Records for this exercise:

┏━━

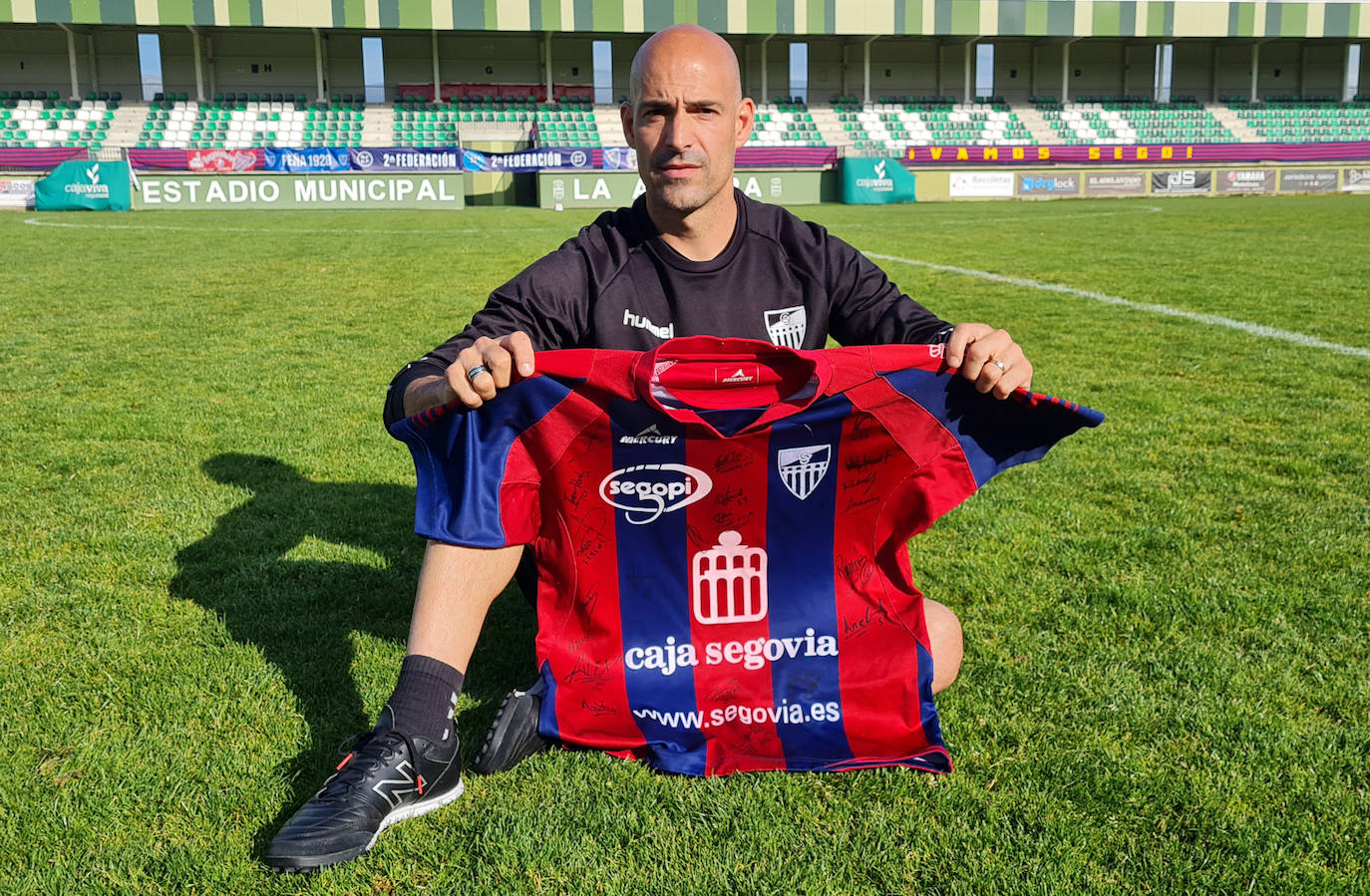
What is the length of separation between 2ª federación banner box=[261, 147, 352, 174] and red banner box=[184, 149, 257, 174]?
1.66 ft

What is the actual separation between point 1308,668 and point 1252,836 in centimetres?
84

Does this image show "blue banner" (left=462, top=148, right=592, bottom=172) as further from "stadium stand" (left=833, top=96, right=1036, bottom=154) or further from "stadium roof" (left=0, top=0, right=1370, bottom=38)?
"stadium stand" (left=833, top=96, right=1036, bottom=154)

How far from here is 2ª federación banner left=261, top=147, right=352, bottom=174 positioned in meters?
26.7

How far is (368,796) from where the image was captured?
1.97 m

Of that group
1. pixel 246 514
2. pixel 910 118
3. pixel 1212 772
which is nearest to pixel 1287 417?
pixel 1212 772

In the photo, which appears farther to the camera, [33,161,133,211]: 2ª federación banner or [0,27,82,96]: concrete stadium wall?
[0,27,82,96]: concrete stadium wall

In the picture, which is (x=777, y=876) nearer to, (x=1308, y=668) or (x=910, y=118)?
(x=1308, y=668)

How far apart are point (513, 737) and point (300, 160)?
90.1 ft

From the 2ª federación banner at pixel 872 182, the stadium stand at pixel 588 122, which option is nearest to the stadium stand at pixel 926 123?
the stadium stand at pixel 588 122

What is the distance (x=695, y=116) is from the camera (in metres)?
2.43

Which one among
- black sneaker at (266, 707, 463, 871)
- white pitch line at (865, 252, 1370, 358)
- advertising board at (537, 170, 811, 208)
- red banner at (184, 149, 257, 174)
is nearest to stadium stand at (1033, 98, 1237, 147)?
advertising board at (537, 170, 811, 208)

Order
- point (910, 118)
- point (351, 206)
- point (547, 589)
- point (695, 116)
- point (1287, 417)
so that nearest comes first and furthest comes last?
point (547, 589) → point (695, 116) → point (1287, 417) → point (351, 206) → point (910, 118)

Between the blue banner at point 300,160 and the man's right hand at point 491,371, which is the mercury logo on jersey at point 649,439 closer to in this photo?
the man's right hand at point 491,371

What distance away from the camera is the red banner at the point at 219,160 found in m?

┗━━
┏━━

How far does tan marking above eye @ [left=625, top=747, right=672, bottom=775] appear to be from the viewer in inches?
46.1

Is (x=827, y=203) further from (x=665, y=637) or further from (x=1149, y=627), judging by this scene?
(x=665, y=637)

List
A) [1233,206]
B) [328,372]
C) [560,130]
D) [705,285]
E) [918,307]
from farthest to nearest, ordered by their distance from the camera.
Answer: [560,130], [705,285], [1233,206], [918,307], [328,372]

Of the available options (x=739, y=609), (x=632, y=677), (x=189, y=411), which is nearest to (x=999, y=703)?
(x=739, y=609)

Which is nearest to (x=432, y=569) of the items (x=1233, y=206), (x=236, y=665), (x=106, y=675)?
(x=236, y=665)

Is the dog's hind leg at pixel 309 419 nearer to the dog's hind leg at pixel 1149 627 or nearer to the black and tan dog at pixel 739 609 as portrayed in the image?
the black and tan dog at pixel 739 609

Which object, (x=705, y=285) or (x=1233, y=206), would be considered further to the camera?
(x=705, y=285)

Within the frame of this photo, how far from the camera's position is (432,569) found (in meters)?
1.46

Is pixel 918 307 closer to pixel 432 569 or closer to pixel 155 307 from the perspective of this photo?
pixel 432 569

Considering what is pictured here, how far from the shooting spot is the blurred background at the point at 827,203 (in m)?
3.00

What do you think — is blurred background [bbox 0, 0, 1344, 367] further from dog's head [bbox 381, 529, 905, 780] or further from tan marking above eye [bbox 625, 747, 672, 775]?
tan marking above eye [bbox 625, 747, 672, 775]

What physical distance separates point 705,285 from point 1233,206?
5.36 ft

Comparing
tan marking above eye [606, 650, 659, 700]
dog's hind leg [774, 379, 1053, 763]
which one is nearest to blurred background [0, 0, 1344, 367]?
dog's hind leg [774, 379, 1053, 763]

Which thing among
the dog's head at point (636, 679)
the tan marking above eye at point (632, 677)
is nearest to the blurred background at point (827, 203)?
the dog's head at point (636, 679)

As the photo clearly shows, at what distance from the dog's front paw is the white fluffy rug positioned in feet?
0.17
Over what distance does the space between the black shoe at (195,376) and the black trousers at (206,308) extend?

┗━━
┏━━

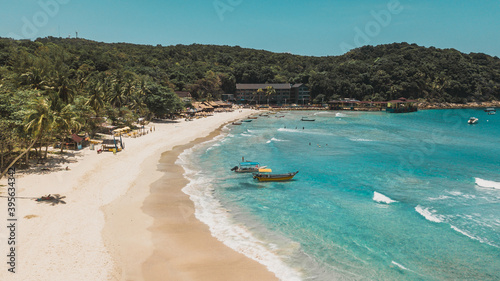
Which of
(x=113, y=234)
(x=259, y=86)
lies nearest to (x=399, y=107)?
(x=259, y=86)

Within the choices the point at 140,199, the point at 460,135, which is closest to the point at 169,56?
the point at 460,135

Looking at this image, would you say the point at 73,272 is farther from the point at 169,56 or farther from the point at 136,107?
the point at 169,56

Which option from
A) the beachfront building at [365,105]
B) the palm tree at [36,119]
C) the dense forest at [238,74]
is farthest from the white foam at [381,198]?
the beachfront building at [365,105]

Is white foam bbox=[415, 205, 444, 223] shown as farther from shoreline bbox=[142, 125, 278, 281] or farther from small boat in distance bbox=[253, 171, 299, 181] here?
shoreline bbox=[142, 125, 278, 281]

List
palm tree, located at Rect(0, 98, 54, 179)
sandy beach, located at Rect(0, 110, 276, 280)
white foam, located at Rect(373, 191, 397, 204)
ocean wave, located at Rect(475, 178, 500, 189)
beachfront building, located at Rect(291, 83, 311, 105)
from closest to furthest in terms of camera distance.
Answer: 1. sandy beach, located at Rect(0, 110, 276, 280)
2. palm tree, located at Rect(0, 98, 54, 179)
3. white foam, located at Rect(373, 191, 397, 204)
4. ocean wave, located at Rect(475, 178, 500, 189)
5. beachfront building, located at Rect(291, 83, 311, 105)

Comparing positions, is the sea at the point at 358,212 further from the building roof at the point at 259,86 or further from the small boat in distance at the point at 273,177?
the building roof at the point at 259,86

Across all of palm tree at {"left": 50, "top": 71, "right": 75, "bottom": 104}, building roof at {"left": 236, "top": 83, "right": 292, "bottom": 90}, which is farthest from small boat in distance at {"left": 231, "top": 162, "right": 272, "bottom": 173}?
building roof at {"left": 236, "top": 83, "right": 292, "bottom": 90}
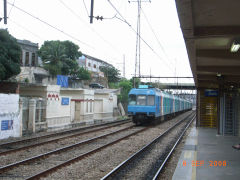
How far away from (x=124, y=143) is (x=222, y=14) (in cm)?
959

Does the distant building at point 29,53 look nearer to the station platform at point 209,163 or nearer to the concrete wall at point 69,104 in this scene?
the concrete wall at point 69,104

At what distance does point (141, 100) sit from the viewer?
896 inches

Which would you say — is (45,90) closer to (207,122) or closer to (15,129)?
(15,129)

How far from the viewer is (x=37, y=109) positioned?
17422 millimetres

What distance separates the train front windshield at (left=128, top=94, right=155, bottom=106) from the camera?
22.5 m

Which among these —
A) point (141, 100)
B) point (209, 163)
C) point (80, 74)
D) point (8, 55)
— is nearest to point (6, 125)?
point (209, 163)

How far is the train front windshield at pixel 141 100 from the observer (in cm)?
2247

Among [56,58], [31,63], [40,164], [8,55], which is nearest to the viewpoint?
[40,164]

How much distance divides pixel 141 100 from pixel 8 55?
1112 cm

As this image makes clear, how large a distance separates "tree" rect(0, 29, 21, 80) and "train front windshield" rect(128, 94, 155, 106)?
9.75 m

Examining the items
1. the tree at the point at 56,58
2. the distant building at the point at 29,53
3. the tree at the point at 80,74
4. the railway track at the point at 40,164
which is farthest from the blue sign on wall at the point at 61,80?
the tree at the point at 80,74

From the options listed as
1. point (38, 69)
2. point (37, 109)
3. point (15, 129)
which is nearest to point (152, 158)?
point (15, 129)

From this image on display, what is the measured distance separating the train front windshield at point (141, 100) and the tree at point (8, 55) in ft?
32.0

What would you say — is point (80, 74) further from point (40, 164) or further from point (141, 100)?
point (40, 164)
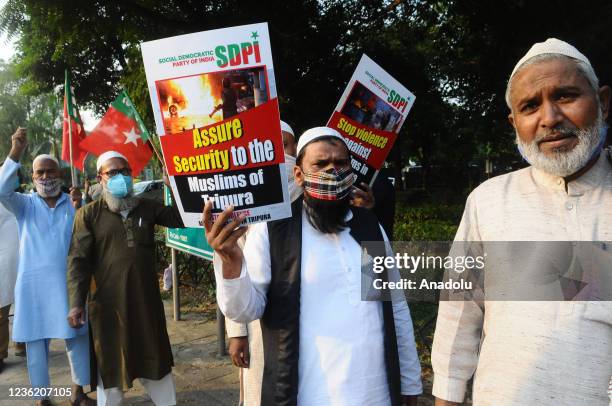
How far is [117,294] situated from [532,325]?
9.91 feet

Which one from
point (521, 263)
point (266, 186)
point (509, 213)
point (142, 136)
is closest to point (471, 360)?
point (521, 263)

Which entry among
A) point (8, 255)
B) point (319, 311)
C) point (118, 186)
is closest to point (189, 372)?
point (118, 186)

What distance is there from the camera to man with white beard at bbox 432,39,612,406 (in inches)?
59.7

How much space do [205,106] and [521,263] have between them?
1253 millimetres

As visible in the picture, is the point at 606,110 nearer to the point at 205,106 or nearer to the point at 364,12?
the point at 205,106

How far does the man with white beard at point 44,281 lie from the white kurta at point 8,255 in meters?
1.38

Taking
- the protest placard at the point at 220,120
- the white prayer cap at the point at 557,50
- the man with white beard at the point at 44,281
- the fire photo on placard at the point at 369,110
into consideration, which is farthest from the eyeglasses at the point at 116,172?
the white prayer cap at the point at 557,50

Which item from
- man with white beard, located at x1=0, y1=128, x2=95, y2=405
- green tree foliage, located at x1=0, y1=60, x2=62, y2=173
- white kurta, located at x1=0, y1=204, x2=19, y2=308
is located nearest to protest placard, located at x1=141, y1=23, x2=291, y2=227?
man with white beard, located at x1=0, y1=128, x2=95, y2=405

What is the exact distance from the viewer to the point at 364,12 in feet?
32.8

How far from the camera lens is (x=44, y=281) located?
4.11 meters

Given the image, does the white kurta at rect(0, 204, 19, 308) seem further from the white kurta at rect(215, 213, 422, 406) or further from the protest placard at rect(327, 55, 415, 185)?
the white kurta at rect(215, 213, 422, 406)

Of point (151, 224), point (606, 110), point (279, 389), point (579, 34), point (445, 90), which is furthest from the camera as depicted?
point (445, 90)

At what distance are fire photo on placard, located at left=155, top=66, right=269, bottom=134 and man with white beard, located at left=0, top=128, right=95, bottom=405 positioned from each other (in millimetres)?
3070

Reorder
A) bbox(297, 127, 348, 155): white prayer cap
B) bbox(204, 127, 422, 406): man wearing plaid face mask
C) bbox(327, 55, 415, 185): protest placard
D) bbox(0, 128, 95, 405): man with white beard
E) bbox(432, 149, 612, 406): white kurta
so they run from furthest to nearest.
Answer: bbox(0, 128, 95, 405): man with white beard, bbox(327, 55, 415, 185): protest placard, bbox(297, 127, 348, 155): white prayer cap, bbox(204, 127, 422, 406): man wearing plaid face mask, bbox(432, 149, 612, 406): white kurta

┗━━

What the task requires:
Pick out and copy each line above that contains the word "found".

Answer to this problem:
What distance away from the camera is the red banner at the point at 219,160 found in m?
Within the frame of this photo, how far from the camera's position is (432,569) found (in meters)?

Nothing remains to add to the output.